Chladek Michael, Meza Maria Virginia, Wang Jessie, Sae-Hau Maria, Buenfil Ana, Turnbull James, Zaman Faraz, Despiegel Nicolas
IQVIA, Rosemont, IL, USA.
Amgen Inc, Barcelona, Spain.
Oncol Ther. 2025 Jun;13(2):409-428. doi: 10.1007/s40487-025-00336-4. Epub 2025 Apr 13.
Treatment outcomes for older adults with B cell acute lymphoblastic leukemia (B cell ALL) are poor, partially because of poor tolerance to intense chemotherapy. Information on patient experience-an important consideration in drug development-is lacking. We investigated the signs, symptoms, and impacts of B cell ALL on older patients (or those with comorbidities that may reduce chemotherapy tolerance).
This observational study involved teleconference-based, qualitative, semi-structured interviews with patients newly diagnosed with B cell ALL, aged ≥ 55 years, or 30-54 years with ≥ 1 comorbidity. Participants described their B cell ALL experience, including signs, symptoms, and impacts, and how bothersome/disturbing these were from 0 (not at all) to 10 (greatly) at three timepoints (around diagnosis, at worst, and at interview). Salient signs/symptoms were those reported by ≥ 40%, with average disturbance ratings of ≥ 4. A conceptual model of key disease- and treatment-related signs, symptoms, and impacts was developed.
Interviews with 20 participants (mean age 57.9 years; 80% diagnosed within 18 months) revealed 63 signs/symptoms and 37 impacts. All reported fatigue-related symptoms, and most reported gastrointestinal (n = 18, 90%), central/peripheral nervous system (n = 16, 80%), and pain-, respiratory-, blood-, and mouth-related (all n = 14, 70%) symptoms. Eight signs/symptoms were salient around diagnosis (fatigue, tiredness, weakness, exhaustion, shortness of breath, sweating, general pain, and diarrhea) and 16 were salient "at worst"; four remained salient at interview (all fatigue-related). All participants reported emotional impacts, and most reported physical and social impacts (both n = 16, 80%). The most frequent impact was inability to do previous hobbies/activities (n = 15, 75%), followed by decreased ability for activities of daily living and worry/fear/nervousness (both n = 12, 60%).

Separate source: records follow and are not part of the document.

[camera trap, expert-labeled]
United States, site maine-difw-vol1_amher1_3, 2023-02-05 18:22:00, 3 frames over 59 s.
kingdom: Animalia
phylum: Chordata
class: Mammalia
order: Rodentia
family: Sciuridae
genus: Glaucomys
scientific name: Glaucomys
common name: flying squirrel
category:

This study provides insight into patients' experience with newly diagnosed B cell ALL among older patients or those with clinically significant comorbidities. This enhances understanding of what matters most to patients and informs future treatment development and clinical care.

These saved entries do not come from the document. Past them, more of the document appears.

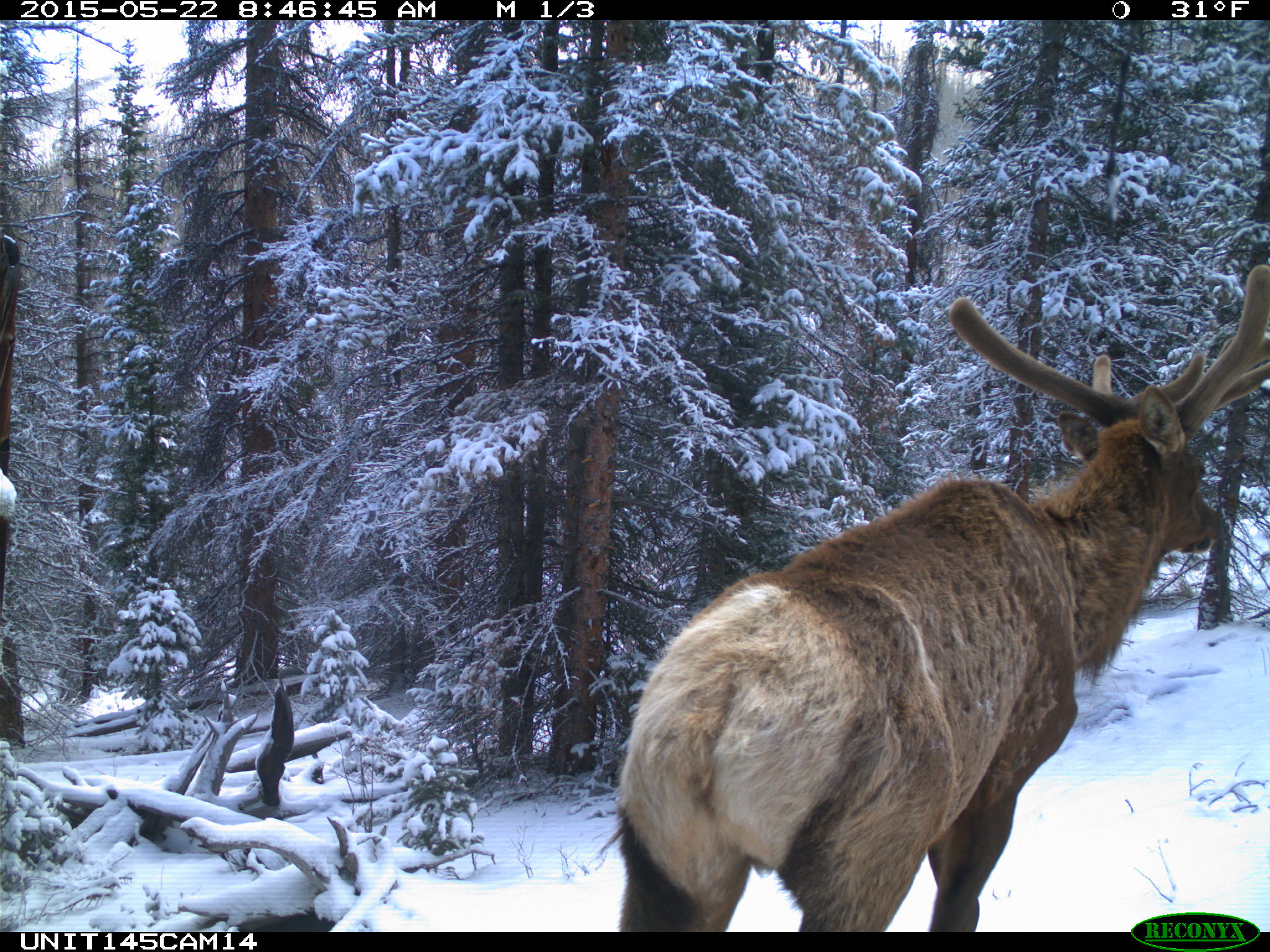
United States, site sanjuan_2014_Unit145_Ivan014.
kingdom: Animalia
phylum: Chordata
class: Mammalia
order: Artiodactyla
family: Cervidae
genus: Cervus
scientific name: Cervus elaphus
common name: red deer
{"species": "Cervus elaphus (red deer)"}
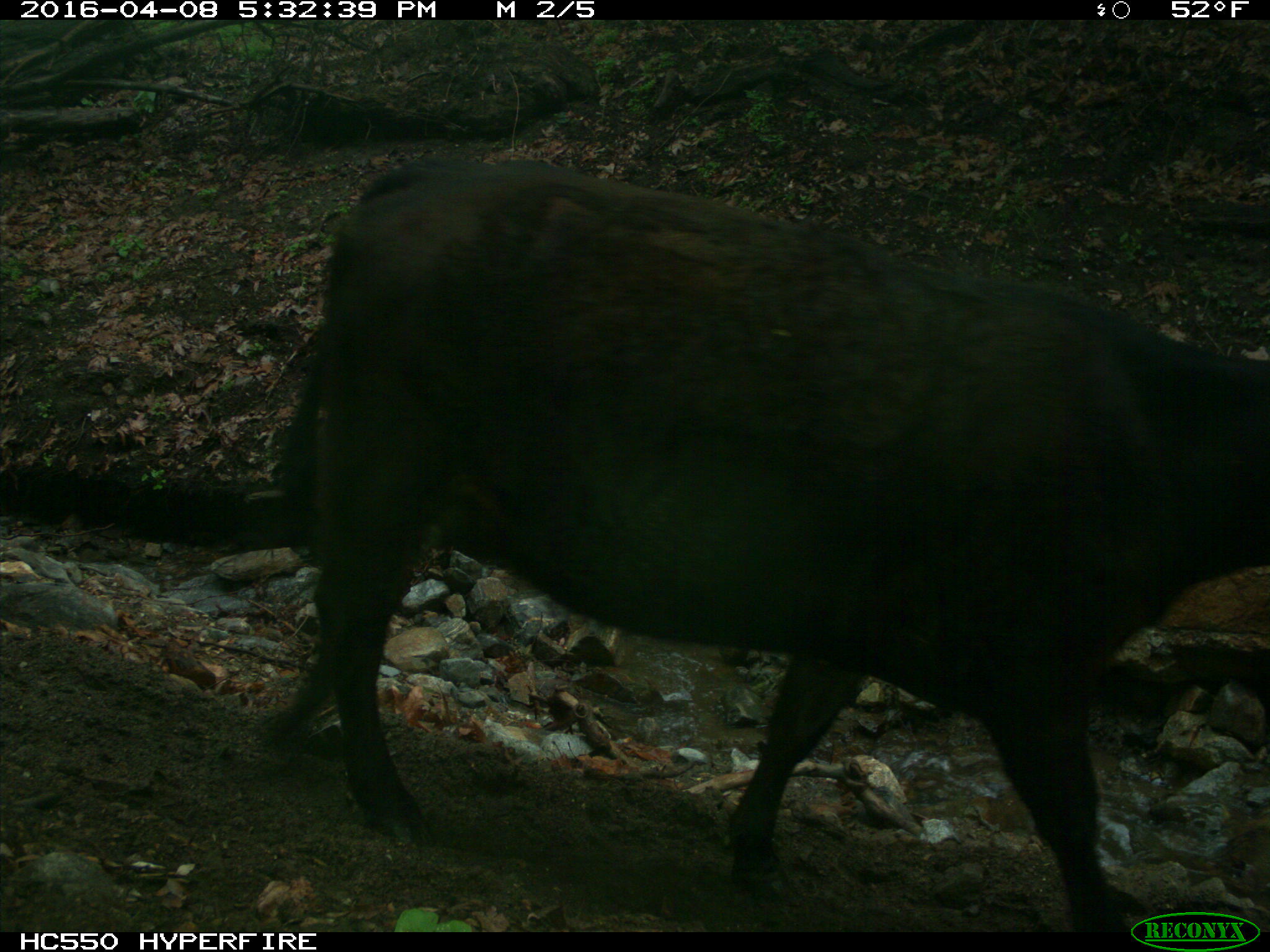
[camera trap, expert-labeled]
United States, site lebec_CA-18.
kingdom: Animalia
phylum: Chordata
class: Mammalia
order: Artiodactyla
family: Bovidae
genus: Bos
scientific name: Bos taurus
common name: domestic cow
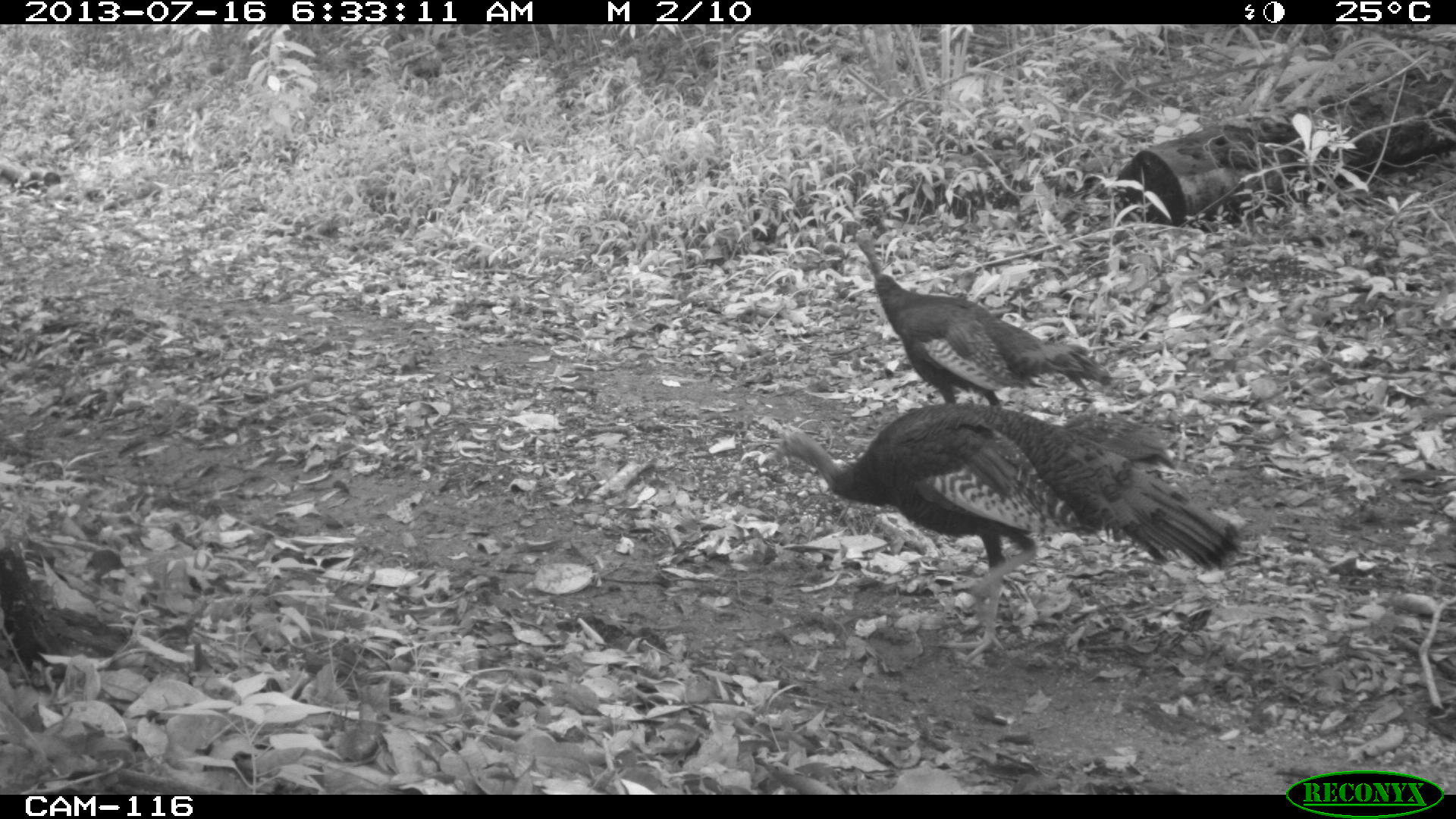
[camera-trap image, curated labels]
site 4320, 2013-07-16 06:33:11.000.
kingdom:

老年B细胞急性淋巴细胞白血病(B细胞ALL)患者的治疗效果较差,部分原因是对强化化疗的耐受性差。目前缺乏关于患者体验的信息,而这是药物研发中的一个重要考量因素。我们调查了B细胞ALL对老年患者(或有合并症可能降低化疗耐受性的患者)的体征、症状及影响。
这项观察性研究包括对新诊断为B细胞ALL的患者进行基于电话会议的定性半结构化访谈,患者年龄≥55岁,或年龄在30 - 54岁且患有≥1种合并症。参与者描述了他们患B细胞ALL的经历,包括体征、症状及影响,并在三个时间点(诊断前后、最严重时、访谈时)对这些症状的困扰程度从0(完全没有)到10(非常严重)进行评分。显著的体征/症状是指报告率≥40%且平均困扰评分≥4的症状。据此建立了一个关键疾病和治疗相关体征、症状及影响的概念模型。

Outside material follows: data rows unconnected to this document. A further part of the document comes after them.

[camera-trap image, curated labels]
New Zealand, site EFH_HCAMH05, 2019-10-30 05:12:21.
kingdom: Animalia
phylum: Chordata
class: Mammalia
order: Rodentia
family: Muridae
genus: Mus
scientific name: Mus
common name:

对20名参与者(平均年龄57.9岁;80%在18个月内确诊)的访谈揭示了63种体征/症状和37种影响。所有参与者都报告了与疲劳相关的症状,大多数人报告了胃肠道症状(n = 18,90%)、中枢/外周神经系统症状(n = 16,80%)以及与疼痛、呼吸、血液和口腔相关的症状(均n = 14,70%)。诊断前后有8种体征/症状较为显著(疲劳、疲倦、虚弱乏力、疲惫、呼吸急促、出汗、全身疼痛和腹泻),“最严重时”有16种较为显著;访谈时有4种仍较为显著(均与疲劳相关)。所有参与者都报告了情绪方面的影响,大多数人报告了身体和社交方面的影响(均n = 16,80%)。最常见的影响是无法进行以前的爱好/活动(n = 15,75%),其次是日常生活活动能力下降以及担忧/恐惧/紧张(均n = 12,60%)。
本研究深入了解了老年患者或有临床显著合并症的患者新诊断B细胞ALL的经历。这增进了对患者最重要事项的理解,并为未来的治疗研发和临床护理提供了参考。